Che fare nell’emergenza? “Come Caritas e come Chiesa – prosegue mons. Coter – siamo volutamente esclusi dai progetti governativi, riusciamo a incidere di più nei piccoli centri, con progetti mirati. Inoltre stiamo investendo molto sulla formazione e sulla sensibilizzazione all’uso dei beni senza sprechi, al riciclo, allo stile di vita. Da qualche settimana ci siamo dati un nuovo statuto e come Caritas dedicheremo il prossimo decennio ai temi dell’ambiente e dei diritti umani”.

Si incrina il mito di Morales. Intanto, appare insufficiente, anche se apprezzabile, il decreto di emergenza nazionale dal presidente Morales.

Occorre tempo: almeno due mesi per scavare dei pozzi, anni per costruire dighe che diano vita a nuovi bacini.

“In ogni caso – denuncia Campanini – gli investimenti per i servizi idrici e igienici in Bolivia sono diminuiti negli ultimi due anni e sono ancora più bassi in relazione ai crescenti investimenti pubblici che il Paese ha conosciuto in questi ultimi dieci anni.
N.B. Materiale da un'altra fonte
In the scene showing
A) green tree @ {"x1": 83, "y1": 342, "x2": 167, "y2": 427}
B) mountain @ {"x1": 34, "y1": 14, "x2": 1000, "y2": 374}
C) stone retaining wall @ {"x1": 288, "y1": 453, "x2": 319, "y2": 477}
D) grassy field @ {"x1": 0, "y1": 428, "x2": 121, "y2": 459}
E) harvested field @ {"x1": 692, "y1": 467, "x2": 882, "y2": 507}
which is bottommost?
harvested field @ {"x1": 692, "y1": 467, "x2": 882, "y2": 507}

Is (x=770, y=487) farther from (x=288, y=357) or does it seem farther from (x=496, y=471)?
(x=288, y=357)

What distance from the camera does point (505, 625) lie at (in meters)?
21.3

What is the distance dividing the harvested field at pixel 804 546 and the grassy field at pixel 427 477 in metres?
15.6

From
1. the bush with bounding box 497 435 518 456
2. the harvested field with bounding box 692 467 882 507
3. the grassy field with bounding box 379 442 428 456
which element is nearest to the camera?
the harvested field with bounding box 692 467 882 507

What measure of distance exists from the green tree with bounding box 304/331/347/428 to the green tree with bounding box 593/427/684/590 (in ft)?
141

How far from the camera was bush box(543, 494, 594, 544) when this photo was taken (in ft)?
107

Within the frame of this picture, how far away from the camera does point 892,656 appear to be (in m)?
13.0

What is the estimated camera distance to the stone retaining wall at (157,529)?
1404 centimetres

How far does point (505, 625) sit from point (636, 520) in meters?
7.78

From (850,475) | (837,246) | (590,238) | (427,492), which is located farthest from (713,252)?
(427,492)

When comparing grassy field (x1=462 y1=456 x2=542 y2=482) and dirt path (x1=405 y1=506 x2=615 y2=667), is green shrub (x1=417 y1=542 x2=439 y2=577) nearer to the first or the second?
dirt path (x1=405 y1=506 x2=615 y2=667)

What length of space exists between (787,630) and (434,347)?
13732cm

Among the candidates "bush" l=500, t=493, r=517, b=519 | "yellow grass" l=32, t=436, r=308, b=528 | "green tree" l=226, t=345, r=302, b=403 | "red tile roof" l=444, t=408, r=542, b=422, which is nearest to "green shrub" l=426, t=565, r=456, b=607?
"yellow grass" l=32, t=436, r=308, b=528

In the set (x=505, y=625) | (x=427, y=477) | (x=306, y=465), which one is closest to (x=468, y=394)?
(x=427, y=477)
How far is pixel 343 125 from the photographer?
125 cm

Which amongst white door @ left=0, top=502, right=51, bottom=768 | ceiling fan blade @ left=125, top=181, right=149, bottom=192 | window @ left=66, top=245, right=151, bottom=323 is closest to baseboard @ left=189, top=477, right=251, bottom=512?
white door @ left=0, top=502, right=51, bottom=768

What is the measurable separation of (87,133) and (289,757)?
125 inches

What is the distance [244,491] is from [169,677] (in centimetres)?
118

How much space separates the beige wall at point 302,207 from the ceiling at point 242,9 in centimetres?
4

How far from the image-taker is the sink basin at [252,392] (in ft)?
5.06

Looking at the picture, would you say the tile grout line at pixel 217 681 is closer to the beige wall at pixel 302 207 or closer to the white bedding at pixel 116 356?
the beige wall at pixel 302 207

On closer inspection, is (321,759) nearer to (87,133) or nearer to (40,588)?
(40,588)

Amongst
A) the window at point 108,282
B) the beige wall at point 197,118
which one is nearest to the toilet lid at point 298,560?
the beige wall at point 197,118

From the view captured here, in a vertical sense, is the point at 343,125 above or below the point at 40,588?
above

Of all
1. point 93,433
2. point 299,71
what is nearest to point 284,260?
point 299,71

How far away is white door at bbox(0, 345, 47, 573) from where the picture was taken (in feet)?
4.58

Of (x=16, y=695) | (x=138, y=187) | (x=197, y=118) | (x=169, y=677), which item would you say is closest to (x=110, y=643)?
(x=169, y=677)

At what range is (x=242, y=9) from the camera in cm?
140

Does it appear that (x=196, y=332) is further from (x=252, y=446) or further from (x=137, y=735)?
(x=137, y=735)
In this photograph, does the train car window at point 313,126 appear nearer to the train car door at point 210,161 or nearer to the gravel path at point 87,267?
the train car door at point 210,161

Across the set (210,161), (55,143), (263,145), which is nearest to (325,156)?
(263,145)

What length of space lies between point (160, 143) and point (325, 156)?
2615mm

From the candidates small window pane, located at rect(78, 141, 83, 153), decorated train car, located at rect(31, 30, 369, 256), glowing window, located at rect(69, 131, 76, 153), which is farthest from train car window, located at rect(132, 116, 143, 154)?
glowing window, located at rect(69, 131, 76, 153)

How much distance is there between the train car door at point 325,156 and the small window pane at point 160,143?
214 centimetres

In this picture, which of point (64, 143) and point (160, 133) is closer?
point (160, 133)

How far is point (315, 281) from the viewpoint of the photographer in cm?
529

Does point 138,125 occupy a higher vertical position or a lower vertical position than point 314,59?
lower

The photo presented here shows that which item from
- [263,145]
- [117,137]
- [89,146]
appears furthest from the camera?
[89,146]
E questi investimenti, già insufficienti, non hanno riguardato aspetti strategici, come la ricerca di nuove fonti di acqua o di riduzione delle perdite nelle reti di distribuzione”. Perdite che a volte arrivano anche al 45% della portata. In discussione è, dunque, lo stesso ruolo del presidente Morales e del suo Governo, sempre più attratto da progetti idroelettrici o estrattivi, affidati ad aziende cinesi. Conferma Campanini: “In questo momento esistono vari progetti e politiche governative che stanno avendo un grave impatto sulle popolazioni indigene”. Dopo gli importanti provvedimenti presi inizialmente, “negli anni hanno finito con il prevalere politiche di rafforzamento di un modello economico basato sulle attività estrattive. Già in diverse occasioni le manifestazioni e le richieste degli indigeni, che difendevano il proprio territorio e i propri diritti, sono state represse dal Governo”.